EXCERPT TO READ
## START
转自:http://140.120.15.179/Presentation/20150120/index.html
Virtual networking: TUN/TAP, MacVLAN, and MacVTap
Purpose
Macvtap is a new device driver meant to simplify virtualized bridged networking. It replaces the combination of the tun/tap and bridge drivers with a single module based on the macvlan device driver. A macvtap endpoint is a character device that largely follows the tun/tap ioctl interface and can be used directly by kvm/qemu and other hypervisors that support the tun/tap interface. The endpoint extends an existing network interface, the lower device, and has its own mac address on the same ethernet segment. Typically, this is used to make both the guest and the host show up directly on the switch that the host is connected to.
Category
- TUN/TAP
- MacVLan/MacVTap
- MacVLan/MacVTap working mode
- Setting up macvtap (macvlan)
- Demo: OpenvSwitch vs MacVTap
- Performance measures
- User-mode Linux(UML) with MacVTap
- User-mode Linux(UML) with OpenvSwitch and MacVTap
1.TUN/TAP
Physical NIC network stack
TUN dervice
Simulate an UDP VPN process.
TAP dervice
Like TUN device, here is a list of the main differences between tun and tap.
- /dev/tunX works on IP layer (ip_forward)
- /dev/tapX work on MAC layer (bridge, MAC broadcast)
2.MacVLAN/MacVTap
MacVLan
Macvlan working mode
Macvlan work with namespace
MacVTap
Use /dev/tapX instead of network stack.
MacVLan and MacVTap are both working on MAC layer.
3.MacVLan/MacVTap working mode
Both macvlan and macvtap can be in one of four modes, defining the communication between macvtap endpoints on a single lower device:
1.Virtual Ethernet Port Aggregator (VEPA), the default mode: data from one endpoint to another endpoint on the same lower device gets sent down the lower device to external switch. If that switch supports the hairpin mode, the frames get sent back to the lower device and from there to the destination endpoint. Most switches today do not support hairpin mode, so the two endpoints are not able to exchange ethernet frames, although they might still be able to communicate using an tcp/ip router. A linux host used as the adjacent bridge can be put into hairpin mode by writing to /sys/class/net/dev/brif/port/hairpin_mode. This mode is particularly interesting if you want to manage the virtual machine networking at the switch level. A switch that is aware of the VEPA guests can enforce filtering and bandwidth limits per MAC address without the Linux host knowing about it.
## END
PROBLEMS AND TASKS
A – Answer these from the virtual networking page, one line each, marked like the questions:
(i) Which device driver is macvtap based on?
(ii) On which layer does /dev/tunX work?
(iii) What is the default mode for macvlan and macvtap?
B – Convert the part of the listing that opens with the line containing "Which is (444, 4, 896, 1344): blurred" and closes with the line containing "1.44 meters" into a two-column CSV headed item and answer. Give one row per item, put each field in quotes, and replace line breaks with spaces.

GIVEN INFORMATION
## START
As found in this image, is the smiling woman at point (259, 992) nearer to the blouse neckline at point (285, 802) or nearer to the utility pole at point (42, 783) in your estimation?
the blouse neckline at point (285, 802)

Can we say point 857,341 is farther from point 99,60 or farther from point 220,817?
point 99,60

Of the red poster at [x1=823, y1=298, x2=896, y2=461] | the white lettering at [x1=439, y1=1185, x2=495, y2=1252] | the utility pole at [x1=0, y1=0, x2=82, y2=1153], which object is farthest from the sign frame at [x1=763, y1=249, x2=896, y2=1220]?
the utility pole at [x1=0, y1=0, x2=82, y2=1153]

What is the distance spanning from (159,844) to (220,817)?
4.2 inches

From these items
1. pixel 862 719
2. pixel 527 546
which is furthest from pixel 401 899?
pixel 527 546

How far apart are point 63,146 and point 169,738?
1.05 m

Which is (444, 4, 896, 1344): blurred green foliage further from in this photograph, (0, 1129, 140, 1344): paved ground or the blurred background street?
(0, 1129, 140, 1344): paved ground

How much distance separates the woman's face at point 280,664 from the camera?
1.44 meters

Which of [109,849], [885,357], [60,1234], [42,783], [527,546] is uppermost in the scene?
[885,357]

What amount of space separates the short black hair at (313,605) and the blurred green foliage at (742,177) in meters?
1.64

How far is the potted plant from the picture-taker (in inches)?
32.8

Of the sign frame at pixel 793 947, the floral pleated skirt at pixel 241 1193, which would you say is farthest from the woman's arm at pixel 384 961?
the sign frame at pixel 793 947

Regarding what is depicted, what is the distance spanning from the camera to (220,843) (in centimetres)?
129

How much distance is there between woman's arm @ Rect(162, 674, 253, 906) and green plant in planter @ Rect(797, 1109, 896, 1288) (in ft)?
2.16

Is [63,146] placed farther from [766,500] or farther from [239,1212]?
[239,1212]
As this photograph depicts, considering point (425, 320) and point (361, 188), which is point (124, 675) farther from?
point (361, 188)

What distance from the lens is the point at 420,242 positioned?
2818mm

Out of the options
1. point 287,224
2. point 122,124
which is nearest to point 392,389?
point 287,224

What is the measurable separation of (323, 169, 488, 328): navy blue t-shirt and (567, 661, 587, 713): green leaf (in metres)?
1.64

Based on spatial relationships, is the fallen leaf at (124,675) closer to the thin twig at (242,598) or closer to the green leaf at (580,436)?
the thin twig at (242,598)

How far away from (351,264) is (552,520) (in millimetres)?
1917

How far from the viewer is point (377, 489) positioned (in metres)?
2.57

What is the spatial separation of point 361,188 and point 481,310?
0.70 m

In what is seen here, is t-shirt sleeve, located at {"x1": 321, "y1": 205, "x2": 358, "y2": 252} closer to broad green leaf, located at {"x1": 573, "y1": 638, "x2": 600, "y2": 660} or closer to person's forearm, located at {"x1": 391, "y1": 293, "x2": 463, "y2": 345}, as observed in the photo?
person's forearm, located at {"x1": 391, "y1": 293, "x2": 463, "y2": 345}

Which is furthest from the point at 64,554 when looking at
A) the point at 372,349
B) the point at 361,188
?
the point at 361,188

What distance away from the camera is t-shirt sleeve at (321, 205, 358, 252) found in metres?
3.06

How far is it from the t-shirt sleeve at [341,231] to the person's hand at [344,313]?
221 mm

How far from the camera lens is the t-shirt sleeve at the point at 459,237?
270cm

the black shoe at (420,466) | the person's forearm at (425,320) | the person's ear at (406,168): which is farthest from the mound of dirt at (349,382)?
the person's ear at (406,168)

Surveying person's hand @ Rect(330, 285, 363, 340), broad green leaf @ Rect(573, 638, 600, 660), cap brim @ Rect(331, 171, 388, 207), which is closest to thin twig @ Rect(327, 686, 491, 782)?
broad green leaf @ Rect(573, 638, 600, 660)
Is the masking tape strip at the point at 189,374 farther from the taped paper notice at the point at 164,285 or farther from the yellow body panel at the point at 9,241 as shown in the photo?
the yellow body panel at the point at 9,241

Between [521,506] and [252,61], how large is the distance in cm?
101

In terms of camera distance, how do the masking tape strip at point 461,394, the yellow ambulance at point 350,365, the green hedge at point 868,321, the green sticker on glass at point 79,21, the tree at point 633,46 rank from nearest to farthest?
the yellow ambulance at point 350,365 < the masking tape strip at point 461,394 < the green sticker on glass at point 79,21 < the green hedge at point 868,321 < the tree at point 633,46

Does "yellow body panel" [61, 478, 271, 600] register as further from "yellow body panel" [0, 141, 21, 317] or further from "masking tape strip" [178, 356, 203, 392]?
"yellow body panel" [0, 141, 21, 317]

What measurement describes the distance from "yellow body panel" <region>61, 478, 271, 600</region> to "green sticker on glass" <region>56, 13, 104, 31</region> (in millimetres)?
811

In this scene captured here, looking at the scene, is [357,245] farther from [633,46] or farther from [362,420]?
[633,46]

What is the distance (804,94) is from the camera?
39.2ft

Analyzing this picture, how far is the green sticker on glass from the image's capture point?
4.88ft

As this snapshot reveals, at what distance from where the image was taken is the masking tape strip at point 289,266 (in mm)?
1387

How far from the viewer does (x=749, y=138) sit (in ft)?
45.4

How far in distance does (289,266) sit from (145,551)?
## END
COMPLETED EXERCISE
A –
(i) The macvlan device driver.
(ii) The IP layer.
(iii) Virtual Ethernet Port Aggregator (VEPA).

B –
item,answer
"Which is (444, 4, 896, 1344): blurred green foliage further from in this photograph, (0, 1129, 140, 1344): paved ground or the blurred background street?","(0, 1129, 140, 1344): paved ground"
"How much distance separates the woman's face at point 280,664 from the camera?","1.44 meters"